### Exercise task
Return verbatim the run of lines that opens with the line holding "How much space divides" and closes with the last line of the records.

### Input

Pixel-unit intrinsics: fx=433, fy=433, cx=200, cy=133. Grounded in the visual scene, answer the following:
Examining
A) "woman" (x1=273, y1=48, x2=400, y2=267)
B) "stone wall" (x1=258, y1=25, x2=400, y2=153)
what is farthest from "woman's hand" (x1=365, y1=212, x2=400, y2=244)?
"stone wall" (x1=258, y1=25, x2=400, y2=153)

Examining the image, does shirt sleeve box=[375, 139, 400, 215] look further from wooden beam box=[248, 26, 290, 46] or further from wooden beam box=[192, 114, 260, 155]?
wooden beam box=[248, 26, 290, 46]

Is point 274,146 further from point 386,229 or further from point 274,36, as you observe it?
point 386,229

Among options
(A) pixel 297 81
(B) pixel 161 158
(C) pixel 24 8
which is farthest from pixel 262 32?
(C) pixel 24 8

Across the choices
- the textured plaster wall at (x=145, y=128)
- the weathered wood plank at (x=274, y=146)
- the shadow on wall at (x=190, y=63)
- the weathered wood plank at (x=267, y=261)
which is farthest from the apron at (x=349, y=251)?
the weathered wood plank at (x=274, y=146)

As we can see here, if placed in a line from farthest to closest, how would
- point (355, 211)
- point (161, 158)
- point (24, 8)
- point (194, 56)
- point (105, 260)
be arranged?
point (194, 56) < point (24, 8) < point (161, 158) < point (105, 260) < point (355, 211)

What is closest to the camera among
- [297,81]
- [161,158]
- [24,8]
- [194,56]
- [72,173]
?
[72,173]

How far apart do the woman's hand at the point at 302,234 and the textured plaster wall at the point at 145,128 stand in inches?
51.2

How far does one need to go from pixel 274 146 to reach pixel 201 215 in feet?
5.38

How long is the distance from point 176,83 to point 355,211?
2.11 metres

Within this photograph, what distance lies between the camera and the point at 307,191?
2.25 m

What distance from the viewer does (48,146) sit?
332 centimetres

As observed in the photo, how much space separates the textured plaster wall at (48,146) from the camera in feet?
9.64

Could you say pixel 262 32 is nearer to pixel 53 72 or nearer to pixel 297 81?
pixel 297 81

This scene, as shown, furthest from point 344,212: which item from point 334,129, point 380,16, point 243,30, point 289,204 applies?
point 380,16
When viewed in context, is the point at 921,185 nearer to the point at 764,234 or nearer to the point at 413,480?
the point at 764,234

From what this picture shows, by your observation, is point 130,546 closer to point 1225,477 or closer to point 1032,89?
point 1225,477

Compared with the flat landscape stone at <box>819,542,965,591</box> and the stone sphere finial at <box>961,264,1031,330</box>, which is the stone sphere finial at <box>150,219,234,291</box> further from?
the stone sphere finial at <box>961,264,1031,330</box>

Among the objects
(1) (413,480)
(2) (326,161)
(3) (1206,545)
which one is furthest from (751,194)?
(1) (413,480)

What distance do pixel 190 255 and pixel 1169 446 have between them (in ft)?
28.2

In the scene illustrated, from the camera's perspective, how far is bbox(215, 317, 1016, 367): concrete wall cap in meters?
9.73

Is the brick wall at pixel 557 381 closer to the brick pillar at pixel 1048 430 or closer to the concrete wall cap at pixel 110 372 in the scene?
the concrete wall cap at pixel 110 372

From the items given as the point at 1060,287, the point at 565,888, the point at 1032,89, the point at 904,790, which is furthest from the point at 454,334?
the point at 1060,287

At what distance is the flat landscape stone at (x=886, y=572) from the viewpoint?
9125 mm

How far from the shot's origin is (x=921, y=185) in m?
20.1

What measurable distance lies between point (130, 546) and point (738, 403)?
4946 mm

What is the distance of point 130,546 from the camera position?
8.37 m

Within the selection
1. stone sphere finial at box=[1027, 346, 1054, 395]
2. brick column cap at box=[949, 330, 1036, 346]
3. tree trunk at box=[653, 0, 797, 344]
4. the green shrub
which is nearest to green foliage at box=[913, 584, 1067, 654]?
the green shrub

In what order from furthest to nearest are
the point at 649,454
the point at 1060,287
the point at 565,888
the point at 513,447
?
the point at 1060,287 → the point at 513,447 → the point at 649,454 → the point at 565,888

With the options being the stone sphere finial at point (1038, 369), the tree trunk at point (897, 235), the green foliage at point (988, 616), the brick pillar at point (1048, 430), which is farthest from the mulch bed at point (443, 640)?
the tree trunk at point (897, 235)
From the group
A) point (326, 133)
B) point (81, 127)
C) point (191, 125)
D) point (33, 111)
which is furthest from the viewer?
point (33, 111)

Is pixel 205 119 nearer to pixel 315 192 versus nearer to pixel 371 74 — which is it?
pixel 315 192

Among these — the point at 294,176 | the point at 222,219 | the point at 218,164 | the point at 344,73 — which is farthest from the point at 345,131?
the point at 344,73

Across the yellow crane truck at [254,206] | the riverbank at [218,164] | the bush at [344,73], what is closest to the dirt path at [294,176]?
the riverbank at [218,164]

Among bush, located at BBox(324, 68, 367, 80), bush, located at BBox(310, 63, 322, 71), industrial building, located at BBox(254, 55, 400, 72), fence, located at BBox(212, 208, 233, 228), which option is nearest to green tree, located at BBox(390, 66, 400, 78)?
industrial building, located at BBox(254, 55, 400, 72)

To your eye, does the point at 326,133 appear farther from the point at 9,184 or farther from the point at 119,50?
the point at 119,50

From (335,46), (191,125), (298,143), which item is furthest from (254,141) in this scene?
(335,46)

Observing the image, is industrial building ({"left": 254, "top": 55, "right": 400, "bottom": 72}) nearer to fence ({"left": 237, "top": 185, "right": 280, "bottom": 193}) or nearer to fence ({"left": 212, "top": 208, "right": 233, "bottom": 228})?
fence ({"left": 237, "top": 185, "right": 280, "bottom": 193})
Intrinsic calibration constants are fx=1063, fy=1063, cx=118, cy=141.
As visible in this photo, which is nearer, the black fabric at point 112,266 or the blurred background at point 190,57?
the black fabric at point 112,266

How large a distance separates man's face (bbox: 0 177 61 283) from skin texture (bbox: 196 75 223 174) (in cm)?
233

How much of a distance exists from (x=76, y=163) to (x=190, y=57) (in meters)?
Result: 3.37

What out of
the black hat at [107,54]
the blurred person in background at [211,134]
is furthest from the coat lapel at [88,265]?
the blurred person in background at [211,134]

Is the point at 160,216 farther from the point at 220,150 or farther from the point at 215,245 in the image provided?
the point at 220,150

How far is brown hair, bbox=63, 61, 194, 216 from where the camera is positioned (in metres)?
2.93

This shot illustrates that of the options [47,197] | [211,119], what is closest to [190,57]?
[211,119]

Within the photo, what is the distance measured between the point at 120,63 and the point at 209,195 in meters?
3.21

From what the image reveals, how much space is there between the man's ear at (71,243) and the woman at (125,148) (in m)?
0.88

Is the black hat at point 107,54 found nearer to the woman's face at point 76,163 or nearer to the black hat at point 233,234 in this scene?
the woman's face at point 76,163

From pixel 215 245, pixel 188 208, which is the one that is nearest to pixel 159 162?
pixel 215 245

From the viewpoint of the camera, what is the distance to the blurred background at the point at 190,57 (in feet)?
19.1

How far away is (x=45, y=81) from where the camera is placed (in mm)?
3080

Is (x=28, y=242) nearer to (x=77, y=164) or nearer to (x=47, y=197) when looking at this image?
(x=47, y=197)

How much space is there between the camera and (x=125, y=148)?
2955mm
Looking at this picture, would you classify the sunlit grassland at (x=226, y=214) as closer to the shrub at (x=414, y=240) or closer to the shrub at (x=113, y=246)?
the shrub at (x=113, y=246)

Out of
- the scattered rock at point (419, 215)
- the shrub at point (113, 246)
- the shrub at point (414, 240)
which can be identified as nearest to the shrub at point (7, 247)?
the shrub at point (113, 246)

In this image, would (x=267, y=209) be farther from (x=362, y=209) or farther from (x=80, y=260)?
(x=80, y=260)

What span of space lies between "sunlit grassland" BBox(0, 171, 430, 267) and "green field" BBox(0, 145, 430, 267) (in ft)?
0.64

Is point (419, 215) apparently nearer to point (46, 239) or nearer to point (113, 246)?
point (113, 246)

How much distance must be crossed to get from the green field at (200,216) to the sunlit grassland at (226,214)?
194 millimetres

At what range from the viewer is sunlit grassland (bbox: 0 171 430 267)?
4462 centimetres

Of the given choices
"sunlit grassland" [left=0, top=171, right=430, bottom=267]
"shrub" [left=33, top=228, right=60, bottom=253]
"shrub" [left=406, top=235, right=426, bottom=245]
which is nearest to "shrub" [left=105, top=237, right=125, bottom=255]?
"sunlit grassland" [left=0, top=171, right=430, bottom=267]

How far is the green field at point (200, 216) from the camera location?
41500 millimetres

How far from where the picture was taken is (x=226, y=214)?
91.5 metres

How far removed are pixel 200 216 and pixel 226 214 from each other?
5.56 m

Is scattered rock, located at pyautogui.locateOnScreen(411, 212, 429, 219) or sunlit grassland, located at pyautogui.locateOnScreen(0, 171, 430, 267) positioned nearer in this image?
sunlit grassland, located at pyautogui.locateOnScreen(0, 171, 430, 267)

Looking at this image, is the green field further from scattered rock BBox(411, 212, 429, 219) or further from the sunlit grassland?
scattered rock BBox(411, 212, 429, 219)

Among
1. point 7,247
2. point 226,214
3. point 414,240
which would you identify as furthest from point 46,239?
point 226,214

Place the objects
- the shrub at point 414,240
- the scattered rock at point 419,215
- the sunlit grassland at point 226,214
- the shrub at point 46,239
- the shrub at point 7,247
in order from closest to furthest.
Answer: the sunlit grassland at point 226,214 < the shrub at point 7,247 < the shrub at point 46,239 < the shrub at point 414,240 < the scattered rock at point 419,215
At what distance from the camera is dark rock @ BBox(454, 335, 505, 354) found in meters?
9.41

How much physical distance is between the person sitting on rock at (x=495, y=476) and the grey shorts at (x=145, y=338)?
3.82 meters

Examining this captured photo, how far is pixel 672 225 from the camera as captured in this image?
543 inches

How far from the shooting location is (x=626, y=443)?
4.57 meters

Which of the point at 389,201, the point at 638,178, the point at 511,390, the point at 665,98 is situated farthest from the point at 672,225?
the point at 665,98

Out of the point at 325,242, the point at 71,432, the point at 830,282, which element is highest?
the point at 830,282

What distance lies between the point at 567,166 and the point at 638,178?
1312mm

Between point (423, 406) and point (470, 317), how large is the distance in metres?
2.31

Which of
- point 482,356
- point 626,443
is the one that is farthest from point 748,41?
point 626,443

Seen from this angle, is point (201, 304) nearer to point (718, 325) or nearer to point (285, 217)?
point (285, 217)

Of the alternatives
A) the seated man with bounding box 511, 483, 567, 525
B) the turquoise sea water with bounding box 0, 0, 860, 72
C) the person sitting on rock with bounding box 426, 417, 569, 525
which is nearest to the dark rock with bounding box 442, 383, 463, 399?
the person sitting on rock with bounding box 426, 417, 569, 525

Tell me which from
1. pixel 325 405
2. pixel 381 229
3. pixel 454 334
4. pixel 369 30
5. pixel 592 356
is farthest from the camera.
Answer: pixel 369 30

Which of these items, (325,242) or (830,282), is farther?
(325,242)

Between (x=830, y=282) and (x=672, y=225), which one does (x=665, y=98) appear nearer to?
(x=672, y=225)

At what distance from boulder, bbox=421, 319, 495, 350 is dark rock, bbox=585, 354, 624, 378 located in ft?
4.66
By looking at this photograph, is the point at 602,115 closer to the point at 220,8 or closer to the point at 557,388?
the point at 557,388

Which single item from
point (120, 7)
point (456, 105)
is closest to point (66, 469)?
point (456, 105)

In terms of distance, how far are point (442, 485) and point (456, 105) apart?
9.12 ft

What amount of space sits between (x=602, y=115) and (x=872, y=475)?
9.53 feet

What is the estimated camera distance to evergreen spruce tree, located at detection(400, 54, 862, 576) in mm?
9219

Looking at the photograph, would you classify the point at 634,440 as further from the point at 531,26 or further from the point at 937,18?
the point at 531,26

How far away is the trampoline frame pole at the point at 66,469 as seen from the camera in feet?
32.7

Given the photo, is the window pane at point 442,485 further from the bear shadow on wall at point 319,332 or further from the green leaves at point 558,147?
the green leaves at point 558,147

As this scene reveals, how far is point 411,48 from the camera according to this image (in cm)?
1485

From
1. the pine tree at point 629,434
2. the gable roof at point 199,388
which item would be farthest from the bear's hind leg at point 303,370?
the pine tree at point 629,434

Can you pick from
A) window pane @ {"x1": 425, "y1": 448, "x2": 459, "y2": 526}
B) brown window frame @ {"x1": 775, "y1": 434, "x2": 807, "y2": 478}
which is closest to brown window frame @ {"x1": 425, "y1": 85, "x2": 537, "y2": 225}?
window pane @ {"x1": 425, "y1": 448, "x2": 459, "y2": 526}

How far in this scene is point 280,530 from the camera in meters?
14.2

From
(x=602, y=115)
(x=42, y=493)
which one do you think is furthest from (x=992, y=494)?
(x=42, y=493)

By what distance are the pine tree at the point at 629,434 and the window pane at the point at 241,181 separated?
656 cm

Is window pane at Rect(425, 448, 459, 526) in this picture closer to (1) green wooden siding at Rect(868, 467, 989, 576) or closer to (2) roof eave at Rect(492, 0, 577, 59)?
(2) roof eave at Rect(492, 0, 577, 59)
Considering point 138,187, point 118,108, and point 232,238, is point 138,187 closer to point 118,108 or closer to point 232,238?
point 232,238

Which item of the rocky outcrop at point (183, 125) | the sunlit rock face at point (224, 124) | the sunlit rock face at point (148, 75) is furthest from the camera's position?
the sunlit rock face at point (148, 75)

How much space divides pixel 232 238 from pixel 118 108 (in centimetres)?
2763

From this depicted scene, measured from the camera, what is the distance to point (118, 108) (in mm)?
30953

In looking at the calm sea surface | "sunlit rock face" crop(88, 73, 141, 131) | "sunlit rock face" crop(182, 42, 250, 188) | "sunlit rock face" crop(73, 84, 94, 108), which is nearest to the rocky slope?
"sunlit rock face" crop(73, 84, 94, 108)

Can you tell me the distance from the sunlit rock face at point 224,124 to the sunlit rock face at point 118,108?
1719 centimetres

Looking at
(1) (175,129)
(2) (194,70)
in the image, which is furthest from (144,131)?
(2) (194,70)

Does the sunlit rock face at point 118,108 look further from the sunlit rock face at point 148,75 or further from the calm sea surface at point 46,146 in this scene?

### Exercise answer
How much space divides pixel 232 238 from pixel 118 108 (in centimetres)?
2763

From this depicted scene, measured from the camera, what is the distance to point (118, 108) (in mm)?
30953

In looking at the calm sea surface | "sunlit rock face" crop(88, 73, 141, 131) | "sunlit rock face" crop(182, 42, 250, 188) | "sunlit rock face" crop(73, 84, 94, 108), which is nearest to the rocky slope?
"sunlit rock face" crop(73, 84, 94, 108)

Can you tell me the distance from the sunlit rock face at point 224,124 to the sunlit rock face at point 118,108?
1719 centimetres

Looking at
(1) (175,129)
(2) (194,70)
in the image, which is furthest from (144,131)?
(2) (194,70)

Does the sunlit rock face at point 118,108 look further from the sunlit rock face at point 148,75 or further from the calm sea surface at point 46,146 in this scene?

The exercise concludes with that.